Based in London, War On Want (WOW) is dedicated to “fighting for a world without poverty” and ridding the earth of military conflict. “The only war worth fighting is the war on poverty,” says the organization’s motto.
WOW’s roots can be traced back to February 1951, when the British publisher and socialist Victor Gollancz published a letter in The Guardian asking people to join an international struggle against poverty, calling for a negotiated settlement to the Korean War, and advocating the creation of an international fund “to turn swords into ploughshares.” Gollancz asked all those who supported his vision to send him a postcard with the simple word “yes” printed on it; he received some 5,000 replies. One of the respondents was future Prime Minister Harold Wilson, who coined the name “War On Want” for the fledgling movement.
In the early 1960s, WOW’s attention was focused on its campaign for the forgiveness of Third World debt.
In the 1970s the organization campaigned for workers’ rights on tea plantations and for the end of South African apartheid. It also “helped to expose the scandal of baby foods companies marketing powdered milk as a healthier option than breast milk to mothers in the developing world.” According to WOW, such milk substitutes were “a more dangerous and expensive option for these mothers who had no access to safe drinking water and sterilization facilities.”
In the 1980s WOW focused on the role of women in the developing world and supported “the liberation movements in Eritrea, South Africa and Western Sahara.”
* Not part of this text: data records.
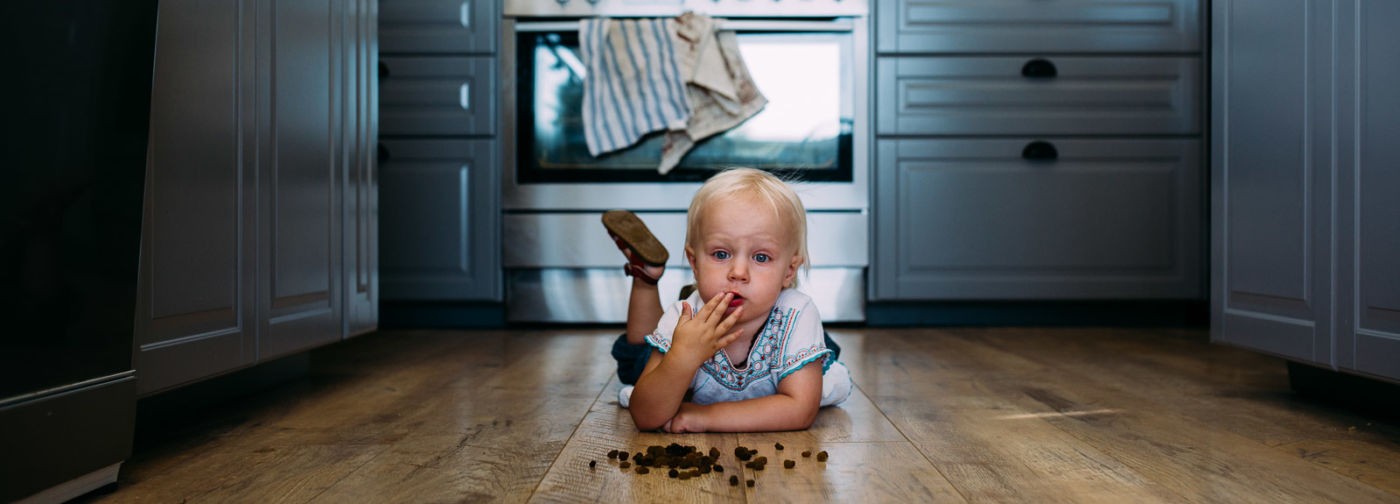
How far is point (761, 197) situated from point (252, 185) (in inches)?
27.1

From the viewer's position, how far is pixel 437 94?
2602mm

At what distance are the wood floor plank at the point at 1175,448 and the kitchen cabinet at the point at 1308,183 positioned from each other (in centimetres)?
24

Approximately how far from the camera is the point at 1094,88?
2.64 m

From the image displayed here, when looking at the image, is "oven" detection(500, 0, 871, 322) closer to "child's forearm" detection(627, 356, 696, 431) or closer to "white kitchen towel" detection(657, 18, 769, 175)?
"white kitchen towel" detection(657, 18, 769, 175)

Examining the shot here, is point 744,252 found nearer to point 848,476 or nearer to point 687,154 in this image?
point 848,476

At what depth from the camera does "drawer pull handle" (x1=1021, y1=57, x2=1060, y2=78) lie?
2.62m

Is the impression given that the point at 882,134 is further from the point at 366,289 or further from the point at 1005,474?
the point at 1005,474

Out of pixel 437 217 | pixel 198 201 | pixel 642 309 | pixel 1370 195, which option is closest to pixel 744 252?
pixel 642 309

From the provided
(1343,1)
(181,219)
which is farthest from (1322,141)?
(181,219)

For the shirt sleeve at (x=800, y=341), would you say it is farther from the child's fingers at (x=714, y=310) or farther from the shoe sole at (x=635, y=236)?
the shoe sole at (x=635, y=236)

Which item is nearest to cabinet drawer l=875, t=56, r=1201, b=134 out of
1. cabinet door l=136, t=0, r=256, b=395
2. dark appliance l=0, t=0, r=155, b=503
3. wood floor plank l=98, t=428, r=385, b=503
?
cabinet door l=136, t=0, r=256, b=395

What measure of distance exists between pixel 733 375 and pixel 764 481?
34cm

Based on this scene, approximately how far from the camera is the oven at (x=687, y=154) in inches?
102

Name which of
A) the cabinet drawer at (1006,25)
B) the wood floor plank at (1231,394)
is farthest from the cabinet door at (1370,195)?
the cabinet drawer at (1006,25)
In the 1990s War On Want’s major concern was “the need to respond to issues raised by globalization.” Favoring a socialist economic model, WOW “worked in partnership with progressive governments and organizations to … deliver a more equal distribution of wealth.” In 1999 War on Want representatives marched at the World Trade Organization (WTO) meeting in Seattle, demanding “fair access for goods from developing countries to the [W]est.”
War On Want’s current programs include the following:
Trade Justice: “[T]he rules of the global economy have been set up to serve the interests of big business, not people’s needs. … We need a rules-based system for world trade, but it must serve the interests of the poorest and most vulnerable, not lead to their increased marginalization as the WTO negotiations are now doing.”
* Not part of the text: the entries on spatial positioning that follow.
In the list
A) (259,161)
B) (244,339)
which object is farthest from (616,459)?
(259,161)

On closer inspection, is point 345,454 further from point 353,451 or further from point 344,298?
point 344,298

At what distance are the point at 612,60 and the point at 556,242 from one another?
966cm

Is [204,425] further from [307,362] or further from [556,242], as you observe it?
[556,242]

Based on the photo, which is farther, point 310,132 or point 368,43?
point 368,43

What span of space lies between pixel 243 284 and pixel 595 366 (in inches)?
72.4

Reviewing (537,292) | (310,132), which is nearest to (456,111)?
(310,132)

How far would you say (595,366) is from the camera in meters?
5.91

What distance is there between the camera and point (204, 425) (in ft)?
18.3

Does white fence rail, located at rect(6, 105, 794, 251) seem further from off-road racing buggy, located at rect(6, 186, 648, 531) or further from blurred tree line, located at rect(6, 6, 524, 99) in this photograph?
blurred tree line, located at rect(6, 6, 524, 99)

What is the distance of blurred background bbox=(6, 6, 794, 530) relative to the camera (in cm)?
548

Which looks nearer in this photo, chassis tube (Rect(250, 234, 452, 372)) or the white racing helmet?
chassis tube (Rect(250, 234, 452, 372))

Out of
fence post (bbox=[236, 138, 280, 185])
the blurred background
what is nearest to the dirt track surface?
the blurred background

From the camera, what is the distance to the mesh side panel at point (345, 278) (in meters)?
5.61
Corporate Accountability: “The globalization of the world’s economy means corporations have gained more and more power. Too often, multinational companies harm local communities, damage the environment and violate workers’ rights … Business is ethically unequipped to deliver for people and the environment.” WOW singles out for reprobation three companies in particular: (a) Caterpillar, which sells bulldozers to the Israeli army, which in turn “uses them in the illegally occupied territories … ‘to destroy [Palestinian] agricultural farms … as well as numerous homes and sometimes human lives’”; (b) Wal-Mart, which “[bases its] business strategy … on low prices, but it achieves these low prices by forcing down working conditions for its employees, adopting anti-union policies and squeezing suppliers in developing countries”; and (c) Coca-Cola, which “has built a global empire … [but] has been accused of dehydrating local communities in its pursuit of water resources to feed its own plants, drying up farmers’ wells and destroying local agriculture.”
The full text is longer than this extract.